Put simply, culture emerges wherever people discuss and create shared understanding.
While many people are familiar with major examples of cultures, such as the culture surrounding sneakers or gaming, culture exists around any topic that is actively discussed. Whether it's chocolate cake, cleaning products, or complex societal issues, culture is the result of individuals exchanging ideas, building meaning, and establishing norms.
Shared meaning is the essence of culture, and these discussions define what something represents in people's lives.
What is Consumer Culture?
Consumer culture reflects the collective understanding of how products and ideas fit into people’s lives. For example, chocolate cake might symbolize indulgence, celebration, or craftsmanship, depending on its cultural context.
How Does Lux Understand Culture?
Lux’s methodology combines the study of various levels of culture, which you can learn about more in-depth below:
- Macrocultures: Broad, overarching trends influencing large demographics.
- Microcultures: Niche subgroups within macrocultures that hold distinct perspectives.

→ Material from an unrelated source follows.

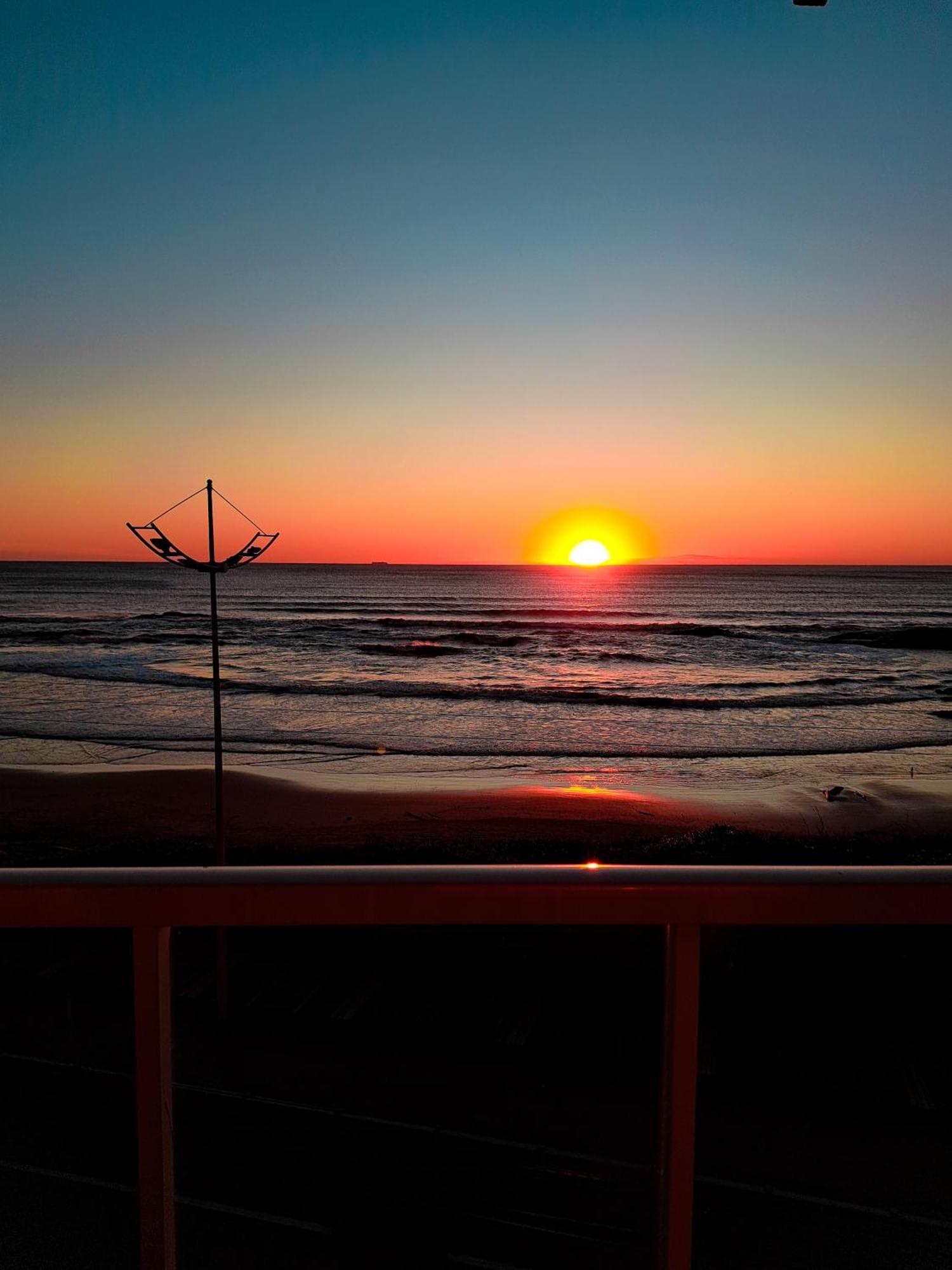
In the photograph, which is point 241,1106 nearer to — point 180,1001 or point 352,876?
point 180,1001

- Contextual Connections: The interrelated meanings surrounding a trend, highlighting its cultural depth and complexity, and bringing macrocultures and microcultures into contact with one another.

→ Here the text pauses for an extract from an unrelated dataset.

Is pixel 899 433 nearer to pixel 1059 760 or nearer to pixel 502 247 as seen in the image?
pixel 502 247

Example Deep Dive: The Culture of Chocolate Cake
In our work, the Virtual Anthropologist analyzes hundreds of thousands of consumer verbatims before the data is presented.
But in this case, lets look at three consumer verbatims on the topic of chocolate cake: a number much more suitable to humans!

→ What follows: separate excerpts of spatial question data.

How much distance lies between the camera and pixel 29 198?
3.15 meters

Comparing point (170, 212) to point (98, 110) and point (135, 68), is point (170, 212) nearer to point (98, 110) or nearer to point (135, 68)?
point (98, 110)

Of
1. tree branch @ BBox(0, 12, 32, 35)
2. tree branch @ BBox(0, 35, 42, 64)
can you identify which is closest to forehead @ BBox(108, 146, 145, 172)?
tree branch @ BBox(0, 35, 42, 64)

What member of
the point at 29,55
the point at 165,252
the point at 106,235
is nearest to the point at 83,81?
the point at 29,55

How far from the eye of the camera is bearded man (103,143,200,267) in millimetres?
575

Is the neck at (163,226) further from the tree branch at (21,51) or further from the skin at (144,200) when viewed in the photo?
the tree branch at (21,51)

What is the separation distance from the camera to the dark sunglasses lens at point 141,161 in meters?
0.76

The hardest thing to say no to is chocolate cake.
I grabbed a chocolate one.
Yes! And the best thing about it.
When we perform cultural analysis, we understand this conversation about chocolate cake as portal into the culture of chocolate cake.
By analyzing this conversation, we determine what chocolate cake means to the people in this conversation.
We call the totality of these meanings the macroculture: the broadest culture of chocolate cake and all those engaged with it.
We call the distinct subgroups of meaning the microcultures: the smaller, sub-cultures that share a unique meaning of chocolate cake.
To really make this clear, we need to talk about meanings.
Meanings
Let’s go back to those consumer verbatims about chocolate cake, through the lens of cultural anthropology.
The hardest thing to say no to is chocolate cake.
I grabbed a chocolate one.
Yes! And the best thing about it.
We can see a bunch of different meanings that highlight the role chocolate cake plays in people’s lives.
- Chocolate cake = irresistible
- Chocolate cake = classic
- Chocolate cake = central to celebrations
- Chocolate cake = a way to show off their aesthetic eye
- Chocolate cake = a crowd pleaser
Note that none of these have to do with the dictionary definition of chocolate cake (a “sweet food made by baking a mixture of flour, eggs, sugar, fat, and cocoa in an oven”).
Instead, these five meanings are distinct understandings of the role cake plays in people’s lives.
Our team studies these meanings as microcultures, which emerge from different conversation themes.
Contextual Analysis
Another important thing to note is that the second and third comment never refer to chocolate cake.
The hardest thing to say no to is chocolate cake.
I grabbed a chocolate one.
Yes! And the best thing about it.
Rather, we rely on contextual understanding to know that “chocolate one” and “it” refer to chocolate cake.
We also use contextual meaning to understand the “Yes!” in verbatim as a recapitulation that “it’s not a birthday without chocolate cake.”
When we crunch our data, our AI engine extracts these contextual meanings to ensure we’re capturing a full picture of culture, the maturity of ideas, and the population of consumers participating in that culture.
The above culture is comprised of three comments. Now scale that up to millions of data points in a vector data base and you have an idea of what our big data cultural analysis involves.